[START OF AVAILABLE RECORDS]

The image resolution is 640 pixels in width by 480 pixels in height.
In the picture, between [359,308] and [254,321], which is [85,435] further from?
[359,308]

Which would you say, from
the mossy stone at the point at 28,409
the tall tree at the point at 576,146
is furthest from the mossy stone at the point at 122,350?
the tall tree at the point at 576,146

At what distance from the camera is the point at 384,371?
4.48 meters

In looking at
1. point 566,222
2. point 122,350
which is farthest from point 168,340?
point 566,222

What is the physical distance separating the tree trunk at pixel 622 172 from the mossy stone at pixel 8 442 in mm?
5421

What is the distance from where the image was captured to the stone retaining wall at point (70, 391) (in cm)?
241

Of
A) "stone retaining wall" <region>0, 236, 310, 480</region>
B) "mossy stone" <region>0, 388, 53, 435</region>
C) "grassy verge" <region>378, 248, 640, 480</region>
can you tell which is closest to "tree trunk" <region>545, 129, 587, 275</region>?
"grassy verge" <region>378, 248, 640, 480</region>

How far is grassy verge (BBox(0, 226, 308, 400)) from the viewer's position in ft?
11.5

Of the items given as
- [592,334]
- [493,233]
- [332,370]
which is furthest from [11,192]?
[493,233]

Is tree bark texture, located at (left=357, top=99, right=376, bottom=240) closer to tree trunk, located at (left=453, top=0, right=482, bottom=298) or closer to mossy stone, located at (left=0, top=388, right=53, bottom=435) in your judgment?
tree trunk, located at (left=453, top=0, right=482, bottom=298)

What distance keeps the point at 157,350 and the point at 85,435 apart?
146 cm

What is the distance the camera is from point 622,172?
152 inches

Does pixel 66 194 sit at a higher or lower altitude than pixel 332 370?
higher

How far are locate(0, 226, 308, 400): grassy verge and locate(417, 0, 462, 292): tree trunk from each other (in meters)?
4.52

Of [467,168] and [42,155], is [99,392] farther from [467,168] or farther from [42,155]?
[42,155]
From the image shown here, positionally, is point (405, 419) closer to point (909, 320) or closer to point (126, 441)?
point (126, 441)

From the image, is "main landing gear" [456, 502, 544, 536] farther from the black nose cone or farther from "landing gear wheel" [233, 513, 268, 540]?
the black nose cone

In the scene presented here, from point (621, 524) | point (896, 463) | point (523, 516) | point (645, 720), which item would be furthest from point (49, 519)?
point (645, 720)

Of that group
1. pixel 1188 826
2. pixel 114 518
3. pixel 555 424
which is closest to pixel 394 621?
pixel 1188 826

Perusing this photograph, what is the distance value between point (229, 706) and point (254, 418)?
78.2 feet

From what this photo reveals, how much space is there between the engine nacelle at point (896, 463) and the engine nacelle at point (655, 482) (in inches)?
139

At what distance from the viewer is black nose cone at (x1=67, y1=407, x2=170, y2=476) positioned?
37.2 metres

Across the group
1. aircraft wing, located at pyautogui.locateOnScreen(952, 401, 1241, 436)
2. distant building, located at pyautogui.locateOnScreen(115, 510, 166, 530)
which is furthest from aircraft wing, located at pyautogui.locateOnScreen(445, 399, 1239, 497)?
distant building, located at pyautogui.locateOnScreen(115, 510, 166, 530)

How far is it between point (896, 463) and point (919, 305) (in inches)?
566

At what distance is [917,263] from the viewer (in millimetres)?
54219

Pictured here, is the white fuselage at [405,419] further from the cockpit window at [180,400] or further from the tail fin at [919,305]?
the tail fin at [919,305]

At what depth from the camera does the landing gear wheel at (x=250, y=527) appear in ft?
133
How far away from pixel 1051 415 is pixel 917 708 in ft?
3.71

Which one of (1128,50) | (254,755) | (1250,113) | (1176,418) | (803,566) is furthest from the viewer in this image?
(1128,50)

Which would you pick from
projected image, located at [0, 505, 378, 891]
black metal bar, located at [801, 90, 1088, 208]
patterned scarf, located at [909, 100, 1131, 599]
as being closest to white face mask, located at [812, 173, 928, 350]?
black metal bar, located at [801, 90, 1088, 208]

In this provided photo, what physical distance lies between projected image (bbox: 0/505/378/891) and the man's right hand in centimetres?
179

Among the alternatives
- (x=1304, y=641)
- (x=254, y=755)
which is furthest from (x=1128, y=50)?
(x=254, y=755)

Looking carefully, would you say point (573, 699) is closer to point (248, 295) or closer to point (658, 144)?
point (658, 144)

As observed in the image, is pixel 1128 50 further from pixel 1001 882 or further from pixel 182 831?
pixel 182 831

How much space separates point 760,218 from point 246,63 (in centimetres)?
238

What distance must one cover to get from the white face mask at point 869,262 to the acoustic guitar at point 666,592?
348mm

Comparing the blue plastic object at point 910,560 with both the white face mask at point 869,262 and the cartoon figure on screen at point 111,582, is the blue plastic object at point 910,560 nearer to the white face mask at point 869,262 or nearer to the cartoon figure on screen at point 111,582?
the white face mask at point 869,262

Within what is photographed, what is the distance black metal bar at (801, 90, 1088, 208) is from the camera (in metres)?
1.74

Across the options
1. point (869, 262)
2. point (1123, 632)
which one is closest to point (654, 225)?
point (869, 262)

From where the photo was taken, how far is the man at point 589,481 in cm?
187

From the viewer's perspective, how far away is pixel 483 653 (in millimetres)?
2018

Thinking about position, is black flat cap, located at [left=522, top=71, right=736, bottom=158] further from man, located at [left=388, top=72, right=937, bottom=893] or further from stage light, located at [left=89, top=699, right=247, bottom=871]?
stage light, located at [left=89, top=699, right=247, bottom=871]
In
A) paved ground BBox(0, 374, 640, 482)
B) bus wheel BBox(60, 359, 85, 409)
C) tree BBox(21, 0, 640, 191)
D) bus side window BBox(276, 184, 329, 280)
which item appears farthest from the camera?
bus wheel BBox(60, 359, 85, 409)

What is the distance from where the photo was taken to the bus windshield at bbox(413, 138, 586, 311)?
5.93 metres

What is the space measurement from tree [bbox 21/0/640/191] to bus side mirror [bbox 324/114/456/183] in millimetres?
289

[END OF AVAILABLE RECORDS]

# WHAT IS EXPECTED
Begin with the line that contains "Within what is" and end with the last line of the records; set down every line in that span exactly, and nothing else.

# RESULT FOR THIS EXERCISE
Within what is photographed, what is the distance black metal bar at (801, 90, 1088, 208) is from the camera (in metres)?
1.74

Across the options
1. point (869, 262)
2. point (1123, 632)
which one is closest to point (654, 225)?
point (869, 262)

From where the photo was taken, how far is the man at point 589,481 in cm?
187

From the viewer's perspective, how far away is pixel 483 653 (in millimetres)?
2018

Thinking about position, is black flat cap, located at [left=522, top=71, right=736, bottom=158] further from man, located at [left=388, top=72, right=937, bottom=893] or further from stage light, located at [left=89, top=699, right=247, bottom=871]?
stage light, located at [left=89, top=699, right=247, bottom=871]
In
A) paved ground BBox(0, 374, 640, 482)
B) bus wheel BBox(60, 359, 85, 409)
C) tree BBox(21, 0, 640, 191)
D) bus side window BBox(276, 184, 329, 280)
which item appears farthest from the camera?
bus wheel BBox(60, 359, 85, 409)

What is the distance from where the photo was taken to the bus windshield at bbox(413, 138, 586, 311)?
5.93 metres

What is the space measurement from tree [bbox 21/0/640/191] to bus side mirror [bbox 324/114/456/183] in millimetres?
289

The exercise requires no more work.